Items from a data source
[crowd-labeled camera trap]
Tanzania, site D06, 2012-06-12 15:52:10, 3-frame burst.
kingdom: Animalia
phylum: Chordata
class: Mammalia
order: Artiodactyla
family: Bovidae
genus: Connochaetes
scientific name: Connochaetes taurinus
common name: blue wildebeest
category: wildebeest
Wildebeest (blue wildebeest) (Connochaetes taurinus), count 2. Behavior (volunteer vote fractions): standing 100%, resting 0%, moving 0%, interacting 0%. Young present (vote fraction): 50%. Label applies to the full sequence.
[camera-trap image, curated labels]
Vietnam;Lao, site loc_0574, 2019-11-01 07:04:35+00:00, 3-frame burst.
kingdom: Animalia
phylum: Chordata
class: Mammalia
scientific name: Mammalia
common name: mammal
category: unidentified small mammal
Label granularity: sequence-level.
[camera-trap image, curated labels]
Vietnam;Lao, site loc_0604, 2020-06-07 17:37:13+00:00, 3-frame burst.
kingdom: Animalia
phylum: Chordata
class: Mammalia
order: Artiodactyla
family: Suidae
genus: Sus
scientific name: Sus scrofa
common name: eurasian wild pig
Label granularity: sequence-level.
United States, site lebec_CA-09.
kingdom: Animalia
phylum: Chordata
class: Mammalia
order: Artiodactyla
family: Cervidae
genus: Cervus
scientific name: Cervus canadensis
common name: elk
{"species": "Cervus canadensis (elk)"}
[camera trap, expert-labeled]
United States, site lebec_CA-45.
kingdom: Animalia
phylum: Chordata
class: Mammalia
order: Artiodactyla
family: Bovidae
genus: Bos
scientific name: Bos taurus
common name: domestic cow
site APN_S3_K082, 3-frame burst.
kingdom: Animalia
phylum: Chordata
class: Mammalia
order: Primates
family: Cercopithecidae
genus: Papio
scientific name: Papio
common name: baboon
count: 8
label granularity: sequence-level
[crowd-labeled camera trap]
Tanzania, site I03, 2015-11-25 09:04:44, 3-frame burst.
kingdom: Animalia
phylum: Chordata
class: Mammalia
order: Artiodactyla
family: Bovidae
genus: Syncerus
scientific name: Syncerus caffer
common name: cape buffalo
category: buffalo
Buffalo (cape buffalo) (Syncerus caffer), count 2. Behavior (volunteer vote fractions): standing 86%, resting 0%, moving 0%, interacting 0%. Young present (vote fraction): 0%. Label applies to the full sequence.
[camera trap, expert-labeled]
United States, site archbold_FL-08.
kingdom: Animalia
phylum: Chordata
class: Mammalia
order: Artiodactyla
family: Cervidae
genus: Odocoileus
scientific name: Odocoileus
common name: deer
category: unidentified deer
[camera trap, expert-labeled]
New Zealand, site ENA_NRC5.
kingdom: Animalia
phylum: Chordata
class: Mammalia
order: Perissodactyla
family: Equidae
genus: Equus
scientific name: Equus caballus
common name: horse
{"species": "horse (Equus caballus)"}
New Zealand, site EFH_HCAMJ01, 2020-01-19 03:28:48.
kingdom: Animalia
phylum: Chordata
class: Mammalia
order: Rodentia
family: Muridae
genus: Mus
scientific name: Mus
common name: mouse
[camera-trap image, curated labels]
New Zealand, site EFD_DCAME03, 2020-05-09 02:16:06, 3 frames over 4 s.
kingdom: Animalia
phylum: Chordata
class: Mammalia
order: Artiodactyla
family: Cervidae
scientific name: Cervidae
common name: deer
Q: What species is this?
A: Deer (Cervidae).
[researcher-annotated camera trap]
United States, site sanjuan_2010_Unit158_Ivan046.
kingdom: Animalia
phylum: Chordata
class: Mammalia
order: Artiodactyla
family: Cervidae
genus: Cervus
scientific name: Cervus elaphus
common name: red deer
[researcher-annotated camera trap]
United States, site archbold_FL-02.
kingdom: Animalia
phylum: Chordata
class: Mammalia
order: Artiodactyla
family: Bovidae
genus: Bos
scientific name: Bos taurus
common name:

# WHAT IS REQUIRED
Copy out each record, keeping every word as it is.

# SOLUTION TO THE PROBLEM
[crowd-labeled camera trap]
Tanzania, site D06, 2012-06-12 15:52:10, 3-frame burst.
kingdom: Animalia
phylum: Chordata
class: Mammalia
order: Artiodactyla
family: Bovidae
genus: Connochaetes
scientific name: Connochaetes taurinus
common name: blue wildebeest
category: wildebeest
Wildebeest (blue wildebeest) (Connochaetes taurinus), count 2. Behavior (volunteer vote fractions): standing 100%, resting 0%, moving 0%, interacting 0%. Young present (vote fraction): 50%. Label applies to the full sequence.
[camera-trap image, curated labels]
Vietnam;Lao, site loc_0574, 2019-11-01 07:04:35+00:00, 3-frame burst.
kingdom: Animalia
phylum: Chordata
class: Mammalia
scientific name: Mammalia
common name: mammal
category: unidentified small mammal
Label granularity: sequence-level.
[camera-trap image, curated labels]
Vietnam;Lao, site loc_0604, 2020-06-07 17:37:13+00:00, 3-frame burst.
kingdom: Animalia
phylum: Chordata
class: Mammalia
order: Artiodactyla
family: Suidae
genus: Sus
scientific name: Sus scrofa
common name: eurasian wild pig
Label granularity: sequence-level.
United States, site lebec_CA-09.
kingdom: Animalia
phylum: Chordata
class: Mammalia
order: Artiodactyla
family: Cervidae
genus: Cervus
scientific name: Cervus canadensis
common name: elk
{"species": "Cervus canadensis (elk)"}
[camera trap, expert-labeled]
United States, site lebec_CA-45.
kingdom: Animalia
phylum: Chordata
class: Mammalia
order: Artiodactyla
family: Bovidae
genus: Bos
scientific name: Bos taurus
common name: domestic cow
site APN_S3_K082, 3-frame burst.
kingdom: Animalia
phylum: Chordata
class: Mammalia
order: Primates
family: Cercopithecidae
genus: Papio
scientific name: Papio
common name: baboon
count: 8
label granularity: sequence-level
[crowd-labeled camera trap]
Tanzania, site I03, 2015-11-25 09:04:44, 3-frame burst.
kingdom: Animalia
phylum: Chordata
class: Mammalia
order: Artiodactyla
family: Bovidae
genus: Syncerus
scientific name: Syncerus caffer
common name: cape buffalo
category: buffalo
Buffalo (cape buffalo) (Syncerus caffer), count 2. Behavior (volunteer vote fractions): standing 86%, resting 0%, moving 0%, interacting 0%. Young present (vote fraction): 0%. Label applies to the full sequence.
[camera trap, expert-labeled]
United States, site archbold_FL-08.
kingdom: Animalia
phylum: Chordata
class: Mammalia
order: Artiodactyla
family: Cervidae
genus: Odocoileus
scientific name: Odocoileus
common name: deer
category: unidentified deer
[camera trap, expert-labeled]
New Zealand, site ENA_NRC5.
kingdom: Animalia
phylum: Chordata
class: Mammalia
order: Perissodactyla
family: Equidae
genus: Equus
scientific name: Equus caballus
common name: horse
{"species": "horse (Equus caballus)"}
New Zealand, site EFH_HCAMJ01, 2020-01-19 03:28:48.
kingdom: Animalia
phylum: Chordata
class: Mammalia
order: Rodentia
family: Muridae
genus: Mus
scientific name: Mus
common name: mouse
[camera-trap image, curated labels]
New Zealand, site EFD_DCAME03, 2020-05-09 02:16:06, 3 frames over 4 s.
kingdom: Animalia
phylum: Chordata
class: Mammalia
order: Artiodactyla
family: Cervidae
scientific name: Cervidae
common name: deer
Q: What species is this?
A: Deer (Cervidae).
[researcher-annotated camera trap]
United States, site sanjuan_2010_Unit158_Ivan046.
kingdom: Animalia
phylum: Chordata
class: Mammalia
order: Artiodactyla
family: Cervidae
genus: Cervus
scientific name: Cervus elaphus
common name: red deer
[researcher-annotated camera trap]
United States, site archbold_FL-02.
kingdom: Animalia
phylum: Chordata
class: Mammalia
order: Artiodactyla
family: Bovidae
genus: Bos
scientific name: Bos taurus
common name:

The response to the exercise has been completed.